I want to start this post with a nod to Vannevar Bush. It’s astounding to see how prescient he was on the coming technological revolution. His appreciation for how data storage, photography, and computers would grow geometrically in sophistication is amazing. It is notable as well to point out that his musings on the impact of technology were written a month before the Hiroshima bomb was dropped. One wonders how this knowledge would have changed the obvious awe with which he pondered this revolution in technology.
The Cohen, Hockey, and Rosenzweig articles all deal with the various aspects of the history and future of the digital world. It is telling that Cohen, for instance, points out that the early history websites were initiated by amateur historians, not professionals. Thus, from the beginning, the debate in the historical field has swirled around “credentials” and who is or isn’t a “legitimate” source of information or commentary. Many of us have read Wikipedia entries, for instance, that are frustrating because they are either factually incorrect or thematically bland to avoid controversy. Regarding Cohen’s discussion of digitizing historical resources, however, I have to admit I could not have as quickly completed a master’s thesis based partly on the Official Records of the Civil War without the Making of America site digitizing and indexing this huge work. Susan Hockey also discusses this democratizing of historical resources. I agree with her that the wider dissemination of this vast cultural heritage will have far-reaching consequences.

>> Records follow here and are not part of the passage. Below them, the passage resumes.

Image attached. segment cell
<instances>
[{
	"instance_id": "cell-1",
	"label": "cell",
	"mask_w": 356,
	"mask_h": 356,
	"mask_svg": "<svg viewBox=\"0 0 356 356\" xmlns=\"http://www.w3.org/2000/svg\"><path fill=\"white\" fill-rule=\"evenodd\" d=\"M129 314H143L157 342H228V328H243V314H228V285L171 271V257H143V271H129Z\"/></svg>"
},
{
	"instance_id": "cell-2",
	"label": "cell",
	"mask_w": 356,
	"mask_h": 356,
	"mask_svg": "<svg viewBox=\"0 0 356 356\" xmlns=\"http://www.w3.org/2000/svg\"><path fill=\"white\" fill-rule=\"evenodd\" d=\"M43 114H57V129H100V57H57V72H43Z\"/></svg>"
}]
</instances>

Finally, the Rosenzweig article must be troubling for anyone interested in the topic of preserving the digital record for future generations. I really had not fully considered the import of not just changing forms of media (magnetic tape, cd’s), but also the loss of machines capable of reading them. I’ve been doing this long enough that essays I wrote on my Mac vintage late 1990s are now inaccessible to me. Granted, most of what I wrote was garbage, but you get the point. Advances in computer technologies give us a false sense of confidence that everything is being preserved, when, as Rosenzweig points out, much of this stored data has a shelf life of not much more than a few years. A sense of almost panic imbues Rosenzweig’s essay and rightly so. The irony that a paper copy of a document might survive centuries in a basement somewhere, whereas my Word document from a few years ago is inaccessible to me should not be lost on the historical community.